5th- and 6th-century Welsh saint

Cynllo (/cy/) is a British saint, who lived in the late 5th and early 6th centuries, generally described as a brother of Teilo. Cynllo was known for "...the sanctity of his life and the austerity of his manners."

==Life==
Cynllo is variously described in the genealogical Bonedd y Saint as the son of Usyllt and brother of Teilo. Later genealogies have him a grandson of Coel Hen. Wade-Evans thought he should be identified with Kentinlau who accompanied Saint Cadfan from Brittany to Ceredigion. References to him as Cynllo Vrenin (Cynllo the King) suggest that he was in possession of his ancestral dominions before devoting himself to religious life.

Cynllo's knee imprints, made as he said his devotions, are said to exist in a rock, near the farm Felin Gynllo, which lies just outside Llangoedmor in Ceredigion. A Middle Welsh poem, The Consolations of Elffin, attributed to the infant Taliesin includes the line, Ni bydd coeg gweddi Cynllo, "The prayer of Cynllo will not be in vain."

Several churches are dedicated in his honour, but there is no reliable account of him. Churches and chapels were dedicated to him over almost the whole of Gwerthrynion and Maelienydd.

········

WHAT TO DO
1: Translate this sentence from the text on the Welsh saint Cynllo into Spanish: "Several churches are dedicated in his honour, but there is no reliable account of him."
2: According to the text on Cynllo, why might he have held his ancestral dominions before turning to religious life? Answer in one to three sentences.
3: Write what comes next in the text on the Welsh saint Cynllo, picking up after its final sentence.
The material that follows comes from a different source.

········

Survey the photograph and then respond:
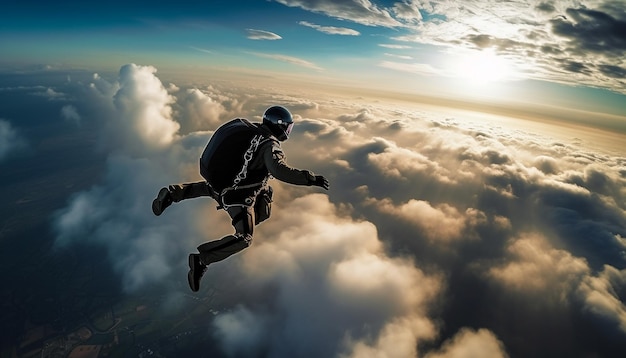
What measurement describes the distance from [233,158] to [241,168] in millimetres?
161

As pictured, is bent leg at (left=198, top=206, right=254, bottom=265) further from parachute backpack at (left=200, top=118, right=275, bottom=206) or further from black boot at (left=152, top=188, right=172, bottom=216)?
black boot at (left=152, top=188, right=172, bottom=216)

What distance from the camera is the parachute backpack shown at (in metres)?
3.57

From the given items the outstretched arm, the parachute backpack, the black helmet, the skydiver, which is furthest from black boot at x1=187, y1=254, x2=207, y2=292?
the black helmet

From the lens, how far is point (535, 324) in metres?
135

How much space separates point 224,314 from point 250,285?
2467 cm

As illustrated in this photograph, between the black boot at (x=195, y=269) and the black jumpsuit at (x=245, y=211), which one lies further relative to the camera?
the black boot at (x=195, y=269)

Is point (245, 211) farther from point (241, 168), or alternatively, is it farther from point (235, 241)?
point (241, 168)

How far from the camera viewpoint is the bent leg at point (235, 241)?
3914 mm

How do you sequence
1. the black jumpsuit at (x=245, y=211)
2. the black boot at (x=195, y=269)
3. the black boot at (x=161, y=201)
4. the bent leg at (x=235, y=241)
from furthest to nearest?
the black boot at (x=161, y=201) < the black boot at (x=195, y=269) < the bent leg at (x=235, y=241) < the black jumpsuit at (x=245, y=211)

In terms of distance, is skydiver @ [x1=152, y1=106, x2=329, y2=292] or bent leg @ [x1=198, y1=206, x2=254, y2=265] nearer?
skydiver @ [x1=152, y1=106, x2=329, y2=292]

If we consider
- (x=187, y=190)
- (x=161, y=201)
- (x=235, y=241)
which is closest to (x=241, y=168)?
(x=235, y=241)

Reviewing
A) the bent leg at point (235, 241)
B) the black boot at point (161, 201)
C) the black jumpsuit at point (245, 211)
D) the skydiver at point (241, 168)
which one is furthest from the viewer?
the black boot at point (161, 201)

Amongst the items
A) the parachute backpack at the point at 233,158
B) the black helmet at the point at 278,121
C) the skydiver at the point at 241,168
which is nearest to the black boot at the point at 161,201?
the skydiver at the point at 241,168

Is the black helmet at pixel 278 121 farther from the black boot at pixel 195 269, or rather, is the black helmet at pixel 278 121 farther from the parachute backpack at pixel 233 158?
the black boot at pixel 195 269
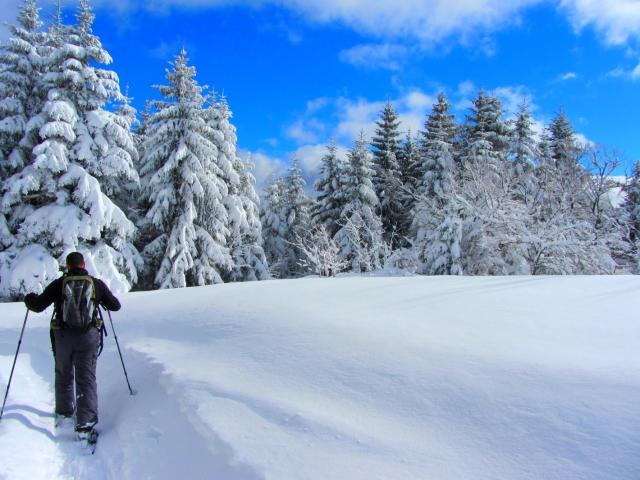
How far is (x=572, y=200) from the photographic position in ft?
58.6

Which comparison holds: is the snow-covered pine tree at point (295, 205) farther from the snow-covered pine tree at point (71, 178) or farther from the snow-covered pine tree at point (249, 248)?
the snow-covered pine tree at point (71, 178)

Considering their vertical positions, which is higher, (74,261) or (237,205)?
(237,205)

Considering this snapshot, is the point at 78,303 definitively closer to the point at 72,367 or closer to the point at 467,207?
the point at 72,367

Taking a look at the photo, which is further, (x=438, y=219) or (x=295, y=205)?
(x=295, y=205)

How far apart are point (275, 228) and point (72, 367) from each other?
1090 inches

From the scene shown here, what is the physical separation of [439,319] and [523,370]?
5.84 ft

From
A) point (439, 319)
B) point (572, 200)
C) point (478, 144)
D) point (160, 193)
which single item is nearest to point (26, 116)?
point (160, 193)

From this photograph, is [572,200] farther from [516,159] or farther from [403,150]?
[403,150]

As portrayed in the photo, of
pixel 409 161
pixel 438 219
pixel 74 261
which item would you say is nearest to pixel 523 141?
pixel 409 161

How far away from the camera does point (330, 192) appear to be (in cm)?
3019

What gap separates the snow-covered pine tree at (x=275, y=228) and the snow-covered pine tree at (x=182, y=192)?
959cm

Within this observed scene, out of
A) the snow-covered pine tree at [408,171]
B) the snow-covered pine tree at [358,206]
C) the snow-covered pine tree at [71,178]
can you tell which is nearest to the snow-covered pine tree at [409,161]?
the snow-covered pine tree at [408,171]

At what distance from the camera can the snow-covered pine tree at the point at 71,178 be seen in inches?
548

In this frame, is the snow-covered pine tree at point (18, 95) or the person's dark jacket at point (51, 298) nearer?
the person's dark jacket at point (51, 298)
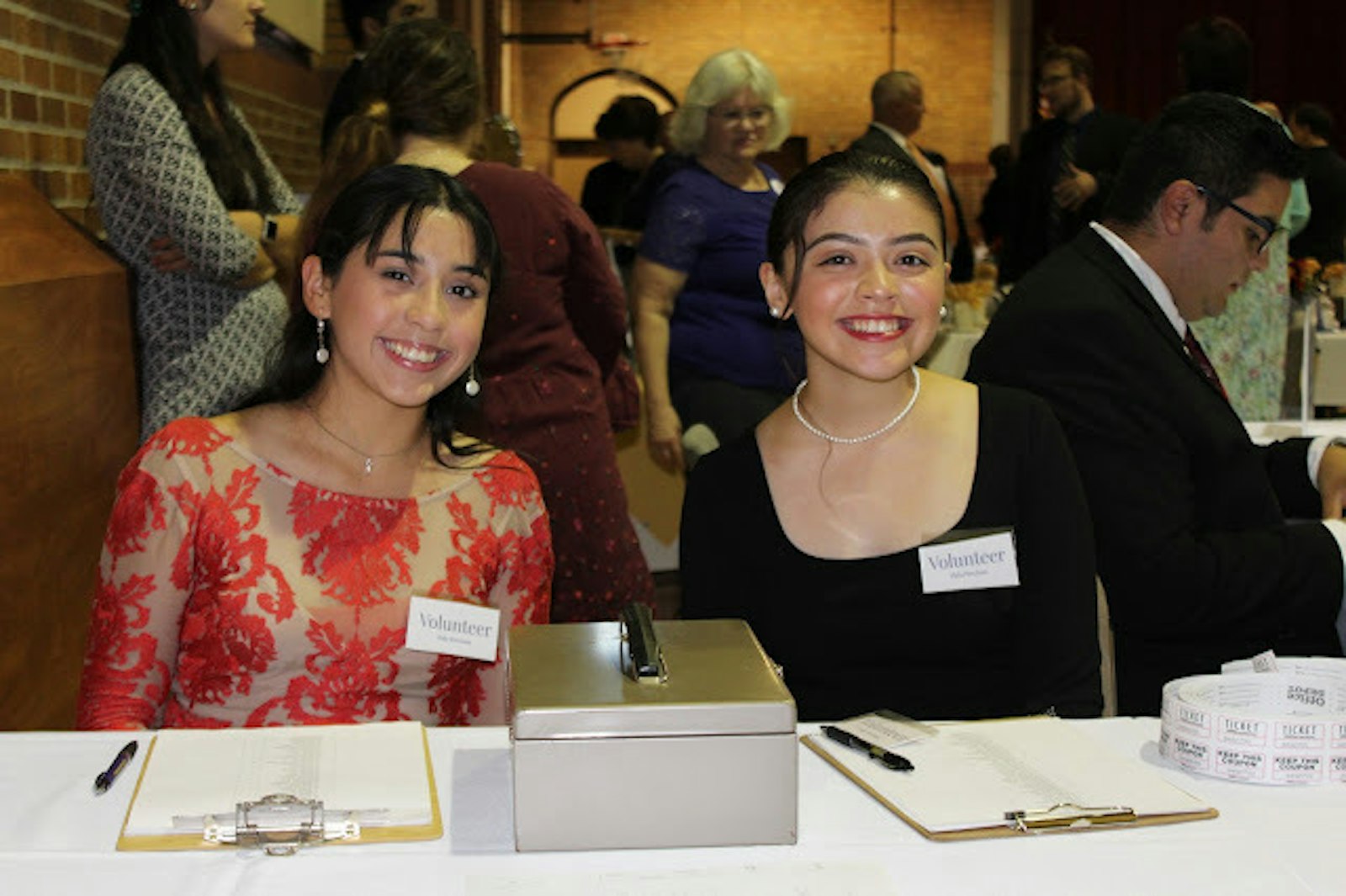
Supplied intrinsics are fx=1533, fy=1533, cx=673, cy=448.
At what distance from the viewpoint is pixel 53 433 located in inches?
102

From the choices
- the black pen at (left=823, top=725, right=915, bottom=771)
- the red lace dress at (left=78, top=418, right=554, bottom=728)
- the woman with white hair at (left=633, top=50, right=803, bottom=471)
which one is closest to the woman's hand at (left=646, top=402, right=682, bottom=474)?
the woman with white hair at (left=633, top=50, right=803, bottom=471)

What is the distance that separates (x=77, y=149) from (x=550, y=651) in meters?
2.31

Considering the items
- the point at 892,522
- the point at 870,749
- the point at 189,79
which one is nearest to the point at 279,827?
the point at 870,749

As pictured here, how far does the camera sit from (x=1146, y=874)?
3.91 ft

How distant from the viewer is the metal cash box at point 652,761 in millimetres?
1190

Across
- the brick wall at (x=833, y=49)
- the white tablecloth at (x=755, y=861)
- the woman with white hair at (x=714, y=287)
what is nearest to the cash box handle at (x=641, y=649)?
the white tablecloth at (x=755, y=861)

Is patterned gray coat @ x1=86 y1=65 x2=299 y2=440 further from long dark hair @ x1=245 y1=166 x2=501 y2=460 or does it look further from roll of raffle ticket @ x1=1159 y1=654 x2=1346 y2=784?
roll of raffle ticket @ x1=1159 y1=654 x2=1346 y2=784

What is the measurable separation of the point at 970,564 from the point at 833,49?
41.8 feet

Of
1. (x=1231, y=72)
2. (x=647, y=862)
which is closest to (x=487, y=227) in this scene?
(x=647, y=862)

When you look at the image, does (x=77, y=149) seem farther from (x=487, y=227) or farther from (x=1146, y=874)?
(x=1146, y=874)

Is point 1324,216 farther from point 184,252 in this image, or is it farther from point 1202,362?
point 184,252

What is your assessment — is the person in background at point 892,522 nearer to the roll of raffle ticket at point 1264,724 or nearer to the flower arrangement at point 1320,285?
the roll of raffle ticket at point 1264,724

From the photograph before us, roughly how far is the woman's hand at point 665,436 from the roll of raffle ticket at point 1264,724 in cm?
249

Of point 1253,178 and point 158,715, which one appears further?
point 1253,178
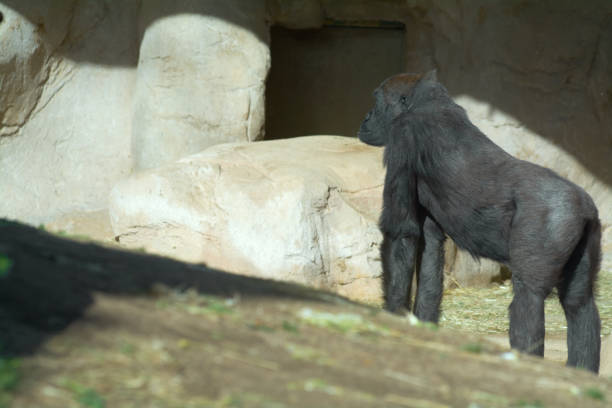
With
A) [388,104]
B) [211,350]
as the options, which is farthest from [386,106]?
[211,350]

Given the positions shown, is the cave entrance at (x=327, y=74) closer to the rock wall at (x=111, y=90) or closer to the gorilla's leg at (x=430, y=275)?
the rock wall at (x=111, y=90)

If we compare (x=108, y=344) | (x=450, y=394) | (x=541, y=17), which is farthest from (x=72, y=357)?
(x=541, y=17)

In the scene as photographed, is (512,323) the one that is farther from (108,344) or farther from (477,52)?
(477,52)

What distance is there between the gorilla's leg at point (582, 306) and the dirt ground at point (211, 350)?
147 cm

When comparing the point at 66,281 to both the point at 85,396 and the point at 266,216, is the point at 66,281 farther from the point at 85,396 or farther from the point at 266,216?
the point at 266,216

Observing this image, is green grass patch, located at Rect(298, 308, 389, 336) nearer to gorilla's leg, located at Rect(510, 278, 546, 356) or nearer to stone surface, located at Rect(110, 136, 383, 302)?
gorilla's leg, located at Rect(510, 278, 546, 356)

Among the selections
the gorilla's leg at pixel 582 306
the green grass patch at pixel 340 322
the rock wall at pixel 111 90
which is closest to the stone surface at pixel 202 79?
the rock wall at pixel 111 90

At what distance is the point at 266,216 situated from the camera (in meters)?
5.09

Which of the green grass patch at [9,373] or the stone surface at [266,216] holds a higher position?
the green grass patch at [9,373]

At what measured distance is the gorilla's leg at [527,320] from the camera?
12.3 ft

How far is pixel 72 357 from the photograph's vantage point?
167 cm

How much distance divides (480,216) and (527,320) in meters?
0.58

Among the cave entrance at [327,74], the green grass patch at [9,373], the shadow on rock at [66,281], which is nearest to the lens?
the green grass patch at [9,373]

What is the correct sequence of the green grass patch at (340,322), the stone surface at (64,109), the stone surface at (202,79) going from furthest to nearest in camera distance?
the stone surface at (64,109) → the stone surface at (202,79) → the green grass patch at (340,322)
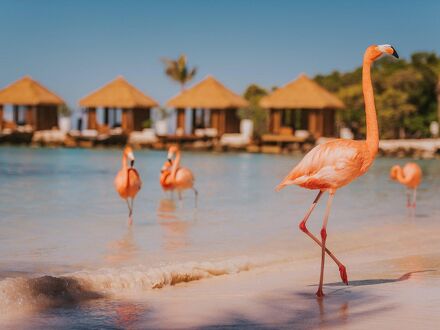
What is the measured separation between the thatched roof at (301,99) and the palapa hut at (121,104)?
9572 mm

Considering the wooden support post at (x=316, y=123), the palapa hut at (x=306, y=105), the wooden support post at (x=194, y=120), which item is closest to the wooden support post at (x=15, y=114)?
the wooden support post at (x=194, y=120)

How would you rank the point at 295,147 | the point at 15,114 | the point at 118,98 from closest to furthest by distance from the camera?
the point at 295,147 → the point at 118,98 → the point at 15,114

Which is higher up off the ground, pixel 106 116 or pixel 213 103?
pixel 213 103

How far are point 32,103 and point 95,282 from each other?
172 ft

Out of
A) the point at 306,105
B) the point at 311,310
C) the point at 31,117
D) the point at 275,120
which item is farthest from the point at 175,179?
the point at 31,117

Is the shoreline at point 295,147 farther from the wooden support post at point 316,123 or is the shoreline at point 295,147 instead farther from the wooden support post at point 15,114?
the wooden support post at point 15,114

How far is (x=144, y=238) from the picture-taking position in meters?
11.6

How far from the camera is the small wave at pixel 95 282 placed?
22.0 ft

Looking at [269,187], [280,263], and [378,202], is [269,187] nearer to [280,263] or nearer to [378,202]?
[378,202]

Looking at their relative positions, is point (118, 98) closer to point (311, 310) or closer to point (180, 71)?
point (180, 71)

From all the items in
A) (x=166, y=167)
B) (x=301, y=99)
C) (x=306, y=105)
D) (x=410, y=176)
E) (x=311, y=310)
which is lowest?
(x=311, y=310)

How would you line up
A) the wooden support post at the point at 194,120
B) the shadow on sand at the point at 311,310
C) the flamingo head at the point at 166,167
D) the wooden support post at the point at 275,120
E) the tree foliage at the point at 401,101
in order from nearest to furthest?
1. the shadow on sand at the point at 311,310
2. the flamingo head at the point at 166,167
3. the tree foliage at the point at 401,101
4. the wooden support post at the point at 275,120
5. the wooden support post at the point at 194,120

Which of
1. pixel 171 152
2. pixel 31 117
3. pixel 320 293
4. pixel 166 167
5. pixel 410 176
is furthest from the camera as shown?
pixel 31 117

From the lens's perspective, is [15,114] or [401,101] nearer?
[401,101]
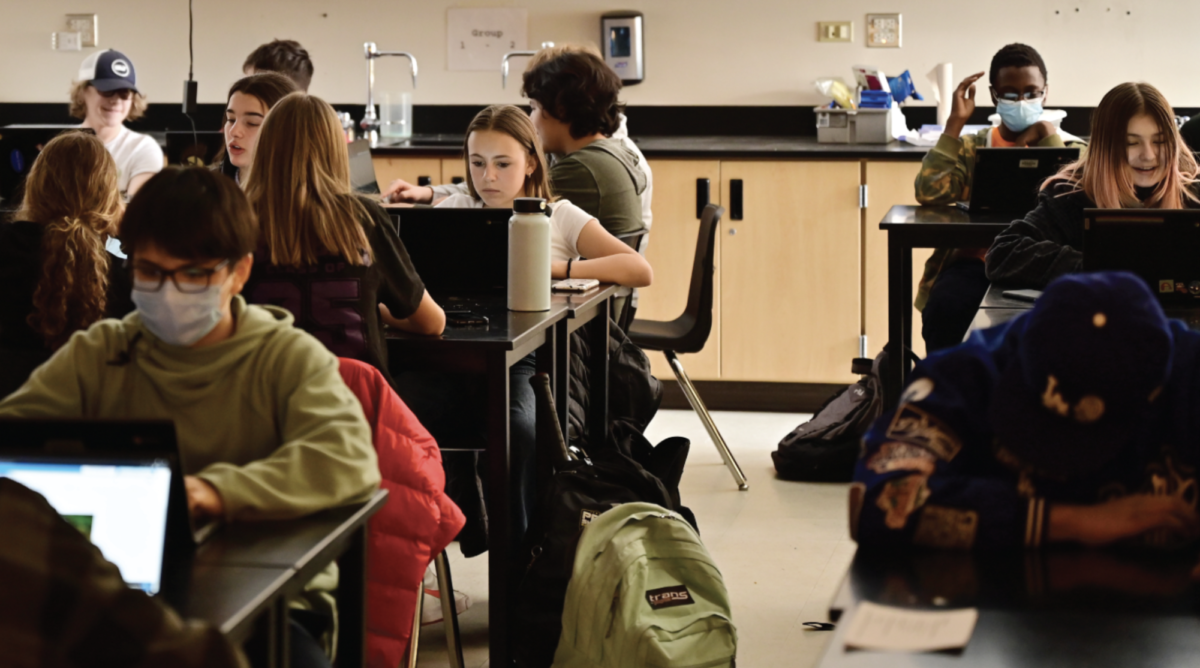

········

EXERCISE ANSWERS
1: Varias iglesias están dedicadas en su honor, pero no existe ningún relato fiable sobre él.

2: He is referred to as Cynllo Vrenin, meaning "Cynllo the King." That title suggests he possessed his ancestral dominions before devoting himself to religious life.

3:
There is a church in Ceredigion commemorating Saint Cynllo at Llangynllo (said to stand on the site of his monastic cell) and Nantcwnlle, and also the church of St Cynllo in the community of Nantmel in the historic county of Radnorshire, now part of Powys, and at Llangynllo west of Knighton. The latter was almost totally rebuilt in the late 18th century. Cynllo was so popular that even when the Normans changed the dedication of the church in Rhayader to Saint Clements, locals still held Cynllo's feastday there.

Near St Cynllo's Church, Llanbister was a spring called Pistyll Cynllo.

==Feast day==
By the fifteenth century St. Cynllo's feast day had been set as 17 July, although Baring-Gould, quoting the sixteenth century Haford MS, shows August 8.

Cynllo does not appear on the Roman Catholic National Calendar for Wales, although every parish is encouraged to celebrate its patronal feast. The calendar indicates that "Where no other indication is given the celebration is an optional memorial."

A new calendar for the Church in Wales was produced in 2003; Cynllo does not appear in that either although both the Catholic and Anglican calendars have a general commemoration in November for Welsh saints. Those parishes which continue to commemorate Cynllo appear to conform to the 17 July.

== Sources ==
- Haslam, Richard (1979). The Buildings of Wales: Powys.
- Wade-Evans, A. W. (1944). Vitae Sanctorum Britanniae et Genealogiae.